在 visual studio 中处理两个 32GB 的文件 python 代码在几天后未处理

Question

我正在尝试从一个 32GB 的文件中的特定行获取数据，将提取的数据放入字典中，然后读入另一个 32GB 的文件，以用之前创建的字典中的键和值替换特定行.最后，我试图将所有这些新信息放入一个 b运行d 新文件中。

可是我运行程序的时候，12个多小时了，还是运行。我实施了一个进度条，已经过去了 2 个小时，但还没有取得百分之一的进展。我没有收到错误消息，但我看不到任何进展。有人知道为什么吗？也许读取这么大的文件有问题？任何帮助，将不胜感激。这是我使用的代码。

import gzip
from itertools import islice
from datetime import datetime
import time
from tqdm import tqdm

from tqdm import tqdm
for i in tqdm(range(10000)):

    ## store the time the program started running
    start_time = time.time()
    ########### R1 #############

    ## create dictionary that will store the read ID as keys and barcode as values
    readID_dictionary = {}

    ## open the read 1 fastq file as R1
    with open('/Users/jakevazquez18/Desktop/Axel_Scripts/UMI_Tools/AD507-noCL.R1.fastq', 'rt') as R1:
    
        ## for each line in the file, look for the read ID that starts with @ and store the read name, sequence, blank (+), and quality score as variables
        for line in R1:

            ## only perform operations if the line starts with @
            if line[0] == '@':

                ## split the lines by whitespace
                readID = line.split()

                ## store the read id for each read in a variable
                readID = readID[0]

                ## store the sequence for each read in a variable
                sequence = next(R1)

                ## store the barcode (first 20 characters)
                barcode = sequence[:20]

                ## append reads as keys and barcodes as values respectfully in dictionary
                readID_dictionary[readID] = barcode

###########################################################

########### R2 #############

    ## content that will be in new file
    new_file_content = ""

## open R2 .fastq file as R2
    with open('/Users/jakevazquez18/Desktop/Axel_Scripts/UMI_Tools/AD507-noCL.R2_copy.fastq', 'rt') as R2:

    ## for each line in the file
        for line in R2:

        ## if the line starts with @ perform the operations
            if line[0] == '@':

            ## split the lines by whitespace
                readID = line.split()

            ## store the read ID 
                readID = readID[0]

            ## if the read ID matches the read ID from R1 (key in dictionary) then have the read ID in R2 equal that ID with _ and barcode
                for key, value in readID_dictionary.items():
                    if readID == key:
                        readID = key + '_' + value

            ## store sequence 
                sequence = next(R2)

            ## store blank (plus sign)
                blank = next(R2)

            ## store quality score
                quality = next(R2)

            ## format the content for the new file
                new_file_content += readID +'\n' + sequence + blank + quality 

###########################################################

########### NEW FILE WITH UPDATED READID+BARCODE #############

## create a new file with the updated read ID
    writing_file = open("/Users/jakevazquez18/Desktop/Axel_Scripts/UMI_Tools/AD507-noCL.R2_test.fastq", "w")

## put the content in the new file
    writing_file.write(new_file_content)

## close the file
    writing_file.close()

###########################################################

###########################################################

########### REPORT #############

## show how long program took to run
    print("Process finished --- %s seconds ---" % (time.time() - start_time))

###########################################################

Answer 1

一般来说，我总是先尝试运行一个小得多的输入（1 MB、10 MB、100 MB？）的程序，看看程序是否正常工作，如果是，如何每 MB 需要很长时间。然后我可以计算出整个文件大约需要多长时间，以及在进度中的哪个时间预计会有多少进度。

也许您甚至可以进行那些小文件测试，同时将其留在大文件上运行ning，至少可以看到该程序确实有效并且最终会完成（不会丢失您当前的进度）。首先尝试使用一个非常小的文件（可能是大文件的前 1 MB），然后如果工作正常的话可能会增加大小。

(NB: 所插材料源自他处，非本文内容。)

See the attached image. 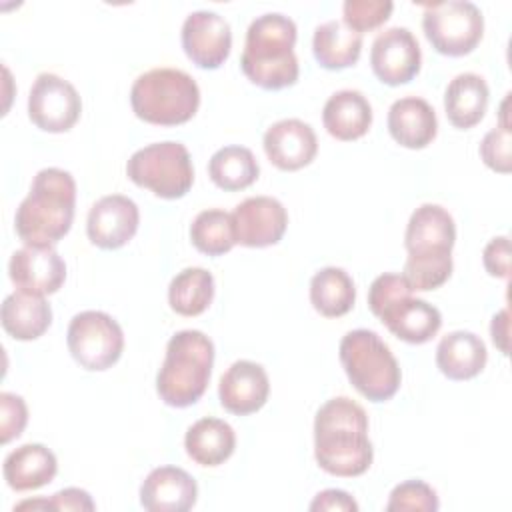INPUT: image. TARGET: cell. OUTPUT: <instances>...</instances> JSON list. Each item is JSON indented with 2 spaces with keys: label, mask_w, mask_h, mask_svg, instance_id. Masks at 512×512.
<instances>
[{
  "label": "cell",
  "mask_w": 512,
  "mask_h": 512,
  "mask_svg": "<svg viewBox=\"0 0 512 512\" xmlns=\"http://www.w3.org/2000/svg\"><path fill=\"white\" fill-rule=\"evenodd\" d=\"M422 28L438 54L466 56L484 36V16L474 2L444 0L424 6Z\"/></svg>",
  "instance_id": "cell-8"
},
{
  "label": "cell",
  "mask_w": 512,
  "mask_h": 512,
  "mask_svg": "<svg viewBox=\"0 0 512 512\" xmlns=\"http://www.w3.org/2000/svg\"><path fill=\"white\" fill-rule=\"evenodd\" d=\"M92 496L82 488H64L46 498V510H94Z\"/></svg>",
  "instance_id": "cell-40"
},
{
  "label": "cell",
  "mask_w": 512,
  "mask_h": 512,
  "mask_svg": "<svg viewBox=\"0 0 512 512\" xmlns=\"http://www.w3.org/2000/svg\"><path fill=\"white\" fill-rule=\"evenodd\" d=\"M314 458L340 478L364 474L374 458L366 410L352 398L338 396L322 404L314 418Z\"/></svg>",
  "instance_id": "cell-1"
},
{
  "label": "cell",
  "mask_w": 512,
  "mask_h": 512,
  "mask_svg": "<svg viewBox=\"0 0 512 512\" xmlns=\"http://www.w3.org/2000/svg\"><path fill=\"white\" fill-rule=\"evenodd\" d=\"M236 244L248 248H266L278 244L288 226V212L272 196H250L232 212Z\"/></svg>",
  "instance_id": "cell-13"
},
{
  "label": "cell",
  "mask_w": 512,
  "mask_h": 512,
  "mask_svg": "<svg viewBox=\"0 0 512 512\" xmlns=\"http://www.w3.org/2000/svg\"><path fill=\"white\" fill-rule=\"evenodd\" d=\"M76 182L62 168H42L14 216L18 238L30 246H54L74 220Z\"/></svg>",
  "instance_id": "cell-2"
},
{
  "label": "cell",
  "mask_w": 512,
  "mask_h": 512,
  "mask_svg": "<svg viewBox=\"0 0 512 512\" xmlns=\"http://www.w3.org/2000/svg\"><path fill=\"white\" fill-rule=\"evenodd\" d=\"M134 114L156 126H178L198 112L200 88L178 68H152L140 74L130 88Z\"/></svg>",
  "instance_id": "cell-5"
},
{
  "label": "cell",
  "mask_w": 512,
  "mask_h": 512,
  "mask_svg": "<svg viewBox=\"0 0 512 512\" xmlns=\"http://www.w3.org/2000/svg\"><path fill=\"white\" fill-rule=\"evenodd\" d=\"M180 38L186 56L202 70L220 68L230 56L232 30L216 12L196 10L188 14Z\"/></svg>",
  "instance_id": "cell-12"
},
{
  "label": "cell",
  "mask_w": 512,
  "mask_h": 512,
  "mask_svg": "<svg viewBox=\"0 0 512 512\" xmlns=\"http://www.w3.org/2000/svg\"><path fill=\"white\" fill-rule=\"evenodd\" d=\"M394 10L390 0H346L342 6V22L358 34L382 26Z\"/></svg>",
  "instance_id": "cell-36"
},
{
  "label": "cell",
  "mask_w": 512,
  "mask_h": 512,
  "mask_svg": "<svg viewBox=\"0 0 512 512\" xmlns=\"http://www.w3.org/2000/svg\"><path fill=\"white\" fill-rule=\"evenodd\" d=\"M128 178L148 188L154 196L176 200L188 194L194 182V168L188 148L182 142H154L136 150L126 164Z\"/></svg>",
  "instance_id": "cell-7"
},
{
  "label": "cell",
  "mask_w": 512,
  "mask_h": 512,
  "mask_svg": "<svg viewBox=\"0 0 512 512\" xmlns=\"http://www.w3.org/2000/svg\"><path fill=\"white\" fill-rule=\"evenodd\" d=\"M482 262L490 276L506 280L510 274V240H508V236L492 238L484 246Z\"/></svg>",
  "instance_id": "cell-38"
},
{
  "label": "cell",
  "mask_w": 512,
  "mask_h": 512,
  "mask_svg": "<svg viewBox=\"0 0 512 512\" xmlns=\"http://www.w3.org/2000/svg\"><path fill=\"white\" fill-rule=\"evenodd\" d=\"M312 52L316 62L326 70L350 68L360 58L362 34L348 28L342 20H328L316 26Z\"/></svg>",
  "instance_id": "cell-28"
},
{
  "label": "cell",
  "mask_w": 512,
  "mask_h": 512,
  "mask_svg": "<svg viewBox=\"0 0 512 512\" xmlns=\"http://www.w3.org/2000/svg\"><path fill=\"white\" fill-rule=\"evenodd\" d=\"M28 422V408L22 396L12 392L0 394V434L2 444L12 442L18 438Z\"/></svg>",
  "instance_id": "cell-37"
},
{
  "label": "cell",
  "mask_w": 512,
  "mask_h": 512,
  "mask_svg": "<svg viewBox=\"0 0 512 512\" xmlns=\"http://www.w3.org/2000/svg\"><path fill=\"white\" fill-rule=\"evenodd\" d=\"M488 360L486 344L468 330L446 334L436 348V366L450 380H470L478 376Z\"/></svg>",
  "instance_id": "cell-24"
},
{
  "label": "cell",
  "mask_w": 512,
  "mask_h": 512,
  "mask_svg": "<svg viewBox=\"0 0 512 512\" xmlns=\"http://www.w3.org/2000/svg\"><path fill=\"white\" fill-rule=\"evenodd\" d=\"M58 460L44 444H22L12 450L2 464L6 484L16 492L42 488L54 480Z\"/></svg>",
  "instance_id": "cell-22"
},
{
  "label": "cell",
  "mask_w": 512,
  "mask_h": 512,
  "mask_svg": "<svg viewBox=\"0 0 512 512\" xmlns=\"http://www.w3.org/2000/svg\"><path fill=\"white\" fill-rule=\"evenodd\" d=\"M338 356L350 384L366 400L386 402L398 392L402 382L398 360L376 332L350 330L340 340Z\"/></svg>",
  "instance_id": "cell-6"
},
{
  "label": "cell",
  "mask_w": 512,
  "mask_h": 512,
  "mask_svg": "<svg viewBox=\"0 0 512 512\" xmlns=\"http://www.w3.org/2000/svg\"><path fill=\"white\" fill-rule=\"evenodd\" d=\"M322 124L336 140H358L372 126V106L358 90H338L324 104Z\"/></svg>",
  "instance_id": "cell-23"
},
{
  "label": "cell",
  "mask_w": 512,
  "mask_h": 512,
  "mask_svg": "<svg viewBox=\"0 0 512 512\" xmlns=\"http://www.w3.org/2000/svg\"><path fill=\"white\" fill-rule=\"evenodd\" d=\"M310 302L326 318L348 314L356 302V288L350 274L336 266L318 270L310 280Z\"/></svg>",
  "instance_id": "cell-29"
},
{
  "label": "cell",
  "mask_w": 512,
  "mask_h": 512,
  "mask_svg": "<svg viewBox=\"0 0 512 512\" xmlns=\"http://www.w3.org/2000/svg\"><path fill=\"white\" fill-rule=\"evenodd\" d=\"M296 24L280 12H268L254 18L246 30V42L240 56L244 76L264 88L282 90L294 86L300 76L294 54Z\"/></svg>",
  "instance_id": "cell-3"
},
{
  "label": "cell",
  "mask_w": 512,
  "mask_h": 512,
  "mask_svg": "<svg viewBox=\"0 0 512 512\" xmlns=\"http://www.w3.org/2000/svg\"><path fill=\"white\" fill-rule=\"evenodd\" d=\"M82 100L76 88L52 72L36 76L28 94V118L44 132H68L80 118Z\"/></svg>",
  "instance_id": "cell-10"
},
{
  "label": "cell",
  "mask_w": 512,
  "mask_h": 512,
  "mask_svg": "<svg viewBox=\"0 0 512 512\" xmlns=\"http://www.w3.org/2000/svg\"><path fill=\"white\" fill-rule=\"evenodd\" d=\"M456 242V224L446 208L440 204L418 206L404 234V246L412 258H442L452 256Z\"/></svg>",
  "instance_id": "cell-16"
},
{
  "label": "cell",
  "mask_w": 512,
  "mask_h": 512,
  "mask_svg": "<svg viewBox=\"0 0 512 512\" xmlns=\"http://www.w3.org/2000/svg\"><path fill=\"white\" fill-rule=\"evenodd\" d=\"M452 256L442 258H406L404 278L412 290L428 292L440 288L452 274Z\"/></svg>",
  "instance_id": "cell-34"
},
{
  "label": "cell",
  "mask_w": 512,
  "mask_h": 512,
  "mask_svg": "<svg viewBox=\"0 0 512 512\" xmlns=\"http://www.w3.org/2000/svg\"><path fill=\"white\" fill-rule=\"evenodd\" d=\"M196 498V480L178 466L154 468L140 486V504L150 512H186Z\"/></svg>",
  "instance_id": "cell-20"
},
{
  "label": "cell",
  "mask_w": 512,
  "mask_h": 512,
  "mask_svg": "<svg viewBox=\"0 0 512 512\" xmlns=\"http://www.w3.org/2000/svg\"><path fill=\"white\" fill-rule=\"evenodd\" d=\"M8 276L20 292L50 296L62 288L66 280V264L54 246L26 244L12 254Z\"/></svg>",
  "instance_id": "cell-14"
},
{
  "label": "cell",
  "mask_w": 512,
  "mask_h": 512,
  "mask_svg": "<svg viewBox=\"0 0 512 512\" xmlns=\"http://www.w3.org/2000/svg\"><path fill=\"white\" fill-rule=\"evenodd\" d=\"M214 300V276L206 268L192 266L178 272L168 286V304L180 316H198Z\"/></svg>",
  "instance_id": "cell-31"
},
{
  "label": "cell",
  "mask_w": 512,
  "mask_h": 512,
  "mask_svg": "<svg viewBox=\"0 0 512 512\" xmlns=\"http://www.w3.org/2000/svg\"><path fill=\"white\" fill-rule=\"evenodd\" d=\"M490 334H492V342L500 348V352L508 354V310L506 308L494 314L490 324Z\"/></svg>",
  "instance_id": "cell-41"
},
{
  "label": "cell",
  "mask_w": 512,
  "mask_h": 512,
  "mask_svg": "<svg viewBox=\"0 0 512 512\" xmlns=\"http://www.w3.org/2000/svg\"><path fill=\"white\" fill-rule=\"evenodd\" d=\"M440 508L432 486L422 480H406L392 488L386 512H436Z\"/></svg>",
  "instance_id": "cell-35"
},
{
  "label": "cell",
  "mask_w": 512,
  "mask_h": 512,
  "mask_svg": "<svg viewBox=\"0 0 512 512\" xmlns=\"http://www.w3.org/2000/svg\"><path fill=\"white\" fill-rule=\"evenodd\" d=\"M2 328L14 340H36L40 338L52 324V308L44 300V296L12 292L4 298L0 310Z\"/></svg>",
  "instance_id": "cell-26"
},
{
  "label": "cell",
  "mask_w": 512,
  "mask_h": 512,
  "mask_svg": "<svg viewBox=\"0 0 512 512\" xmlns=\"http://www.w3.org/2000/svg\"><path fill=\"white\" fill-rule=\"evenodd\" d=\"M388 132L400 146L422 150L436 138V112L424 98H398L388 110Z\"/></svg>",
  "instance_id": "cell-21"
},
{
  "label": "cell",
  "mask_w": 512,
  "mask_h": 512,
  "mask_svg": "<svg viewBox=\"0 0 512 512\" xmlns=\"http://www.w3.org/2000/svg\"><path fill=\"white\" fill-rule=\"evenodd\" d=\"M268 160L284 172H294L308 166L318 152V140L310 124L298 118L274 122L262 140Z\"/></svg>",
  "instance_id": "cell-18"
},
{
  "label": "cell",
  "mask_w": 512,
  "mask_h": 512,
  "mask_svg": "<svg viewBox=\"0 0 512 512\" xmlns=\"http://www.w3.org/2000/svg\"><path fill=\"white\" fill-rule=\"evenodd\" d=\"M490 90L486 80L474 72H462L450 80L444 92L446 118L454 128L468 130L476 126L488 108Z\"/></svg>",
  "instance_id": "cell-25"
},
{
  "label": "cell",
  "mask_w": 512,
  "mask_h": 512,
  "mask_svg": "<svg viewBox=\"0 0 512 512\" xmlns=\"http://www.w3.org/2000/svg\"><path fill=\"white\" fill-rule=\"evenodd\" d=\"M508 96L500 104V124L486 132L480 142V158L482 162L500 174H508L512 170V156H510V122H508Z\"/></svg>",
  "instance_id": "cell-33"
},
{
  "label": "cell",
  "mask_w": 512,
  "mask_h": 512,
  "mask_svg": "<svg viewBox=\"0 0 512 512\" xmlns=\"http://www.w3.org/2000/svg\"><path fill=\"white\" fill-rule=\"evenodd\" d=\"M66 344L72 358L90 372L112 368L124 350V332L120 324L106 312H78L66 332Z\"/></svg>",
  "instance_id": "cell-9"
},
{
  "label": "cell",
  "mask_w": 512,
  "mask_h": 512,
  "mask_svg": "<svg viewBox=\"0 0 512 512\" xmlns=\"http://www.w3.org/2000/svg\"><path fill=\"white\" fill-rule=\"evenodd\" d=\"M184 448L196 464L210 468L220 466L236 448V432L228 422L206 416L186 430Z\"/></svg>",
  "instance_id": "cell-27"
},
{
  "label": "cell",
  "mask_w": 512,
  "mask_h": 512,
  "mask_svg": "<svg viewBox=\"0 0 512 512\" xmlns=\"http://www.w3.org/2000/svg\"><path fill=\"white\" fill-rule=\"evenodd\" d=\"M270 394L266 370L252 360H236L220 378L218 398L224 410L236 416L258 412Z\"/></svg>",
  "instance_id": "cell-19"
},
{
  "label": "cell",
  "mask_w": 512,
  "mask_h": 512,
  "mask_svg": "<svg viewBox=\"0 0 512 512\" xmlns=\"http://www.w3.org/2000/svg\"><path fill=\"white\" fill-rule=\"evenodd\" d=\"M190 240L194 248L206 256H222L236 244L232 214L220 208L202 210L190 224Z\"/></svg>",
  "instance_id": "cell-32"
},
{
  "label": "cell",
  "mask_w": 512,
  "mask_h": 512,
  "mask_svg": "<svg viewBox=\"0 0 512 512\" xmlns=\"http://www.w3.org/2000/svg\"><path fill=\"white\" fill-rule=\"evenodd\" d=\"M312 512H356L358 502L344 490L328 488L314 496L310 502Z\"/></svg>",
  "instance_id": "cell-39"
},
{
  "label": "cell",
  "mask_w": 512,
  "mask_h": 512,
  "mask_svg": "<svg viewBox=\"0 0 512 512\" xmlns=\"http://www.w3.org/2000/svg\"><path fill=\"white\" fill-rule=\"evenodd\" d=\"M376 318L400 340L408 344H424L436 336L442 326V314L426 300L414 298L412 290L388 300Z\"/></svg>",
  "instance_id": "cell-17"
},
{
  "label": "cell",
  "mask_w": 512,
  "mask_h": 512,
  "mask_svg": "<svg viewBox=\"0 0 512 512\" xmlns=\"http://www.w3.org/2000/svg\"><path fill=\"white\" fill-rule=\"evenodd\" d=\"M140 224V212L132 198L110 194L96 200L88 212V240L102 250H116L128 244Z\"/></svg>",
  "instance_id": "cell-15"
},
{
  "label": "cell",
  "mask_w": 512,
  "mask_h": 512,
  "mask_svg": "<svg viewBox=\"0 0 512 512\" xmlns=\"http://www.w3.org/2000/svg\"><path fill=\"white\" fill-rule=\"evenodd\" d=\"M420 64V44L408 28L392 26L374 38L370 50V66L382 84H408L420 72Z\"/></svg>",
  "instance_id": "cell-11"
},
{
  "label": "cell",
  "mask_w": 512,
  "mask_h": 512,
  "mask_svg": "<svg viewBox=\"0 0 512 512\" xmlns=\"http://www.w3.org/2000/svg\"><path fill=\"white\" fill-rule=\"evenodd\" d=\"M214 366V344L200 330H180L166 344L156 376L160 400L172 408L196 404L208 388Z\"/></svg>",
  "instance_id": "cell-4"
},
{
  "label": "cell",
  "mask_w": 512,
  "mask_h": 512,
  "mask_svg": "<svg viewBox=\"0 0 512 512\" xmlns=\"http://www.w3.org/2000/svg\"><path fill=\"white\" fill-rule=\"evenodd\" d=\"M208 174L218 188L236 192L252 186L258 180L260 166L250 148L224 146L212 154L208 162Z\"/></svg>",
  "instance_id": "cell-30"
}]
</instances>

不过看看实际程序，我肯定不会将所有数据收集到内存中，最后才写入。我会不断地写入输出文件。这样效率更高，并且不会像您在当前程序中使用的那样可能使用大量虚拟内存。

所以，像这样的东西（没有测试，因为我不能）：

import gzip
from itertools import islice
from datetime import datetime
import time
from tqdm import tqdm

from tqdm import tqdm
for i in tqdm(range(10000)):

    ## store the time the program started running
    start_time = time.time()
    ########### R1 #############

    ## create dictionary that will store the read ID as keys and barcode as values
    readID_dictionary = {}

    ## open the read 1 fastq file as R1
    with open('/Users/jakevazquez18/Desktop/Axel_Scripts/UMI_Tools/AD507-noCL.R1.fastq', 'rt') as R1:
    
        ## for each line in the file, look for the read ID that starts with @ and store the read name, sequence, blank (+), and quality score as variables
        for line in R1:

            ## only perform operations if the line starts with @
            if line[0] == '@':

                ## split the lines by whitespace
                readID = line.split()

                ## store the read id for each read in a variable
                readID = readID[0]

                ## store the sequence for each read in a variable
                sequence = next(R1)

                ## store the barcode (first 20 characters)
                barcode = sequence[:20]

                ## append reads as keys and barcodes as values respectfully in dictionary
                readID_dictionary[readID] = barcode

###########################################################

########### R2 #############

    ## content that will be in new file
    new_file_content = ""

    ## open R2 .fastq file as R2
    with open('/Users/jakevazquez18/Desktop/Axel_Scripts/UMI_Tools/AD507-noCL.R2_copy.fastq', 'rt') as R2:

        ## create a new file with the updated read ID
        with open("/Users/jakevazquez18/Desktop/Axel_Scripts/UMI_Tools/AD507-noCL.R2_test.fastq", "w") as writing_file:


        ## for each line in the file
            for line in R2:

            ## if the line starts with @ perform the operations
                if line[0] == '@':

                ## split the lines by whitespace
                    readID = line.split()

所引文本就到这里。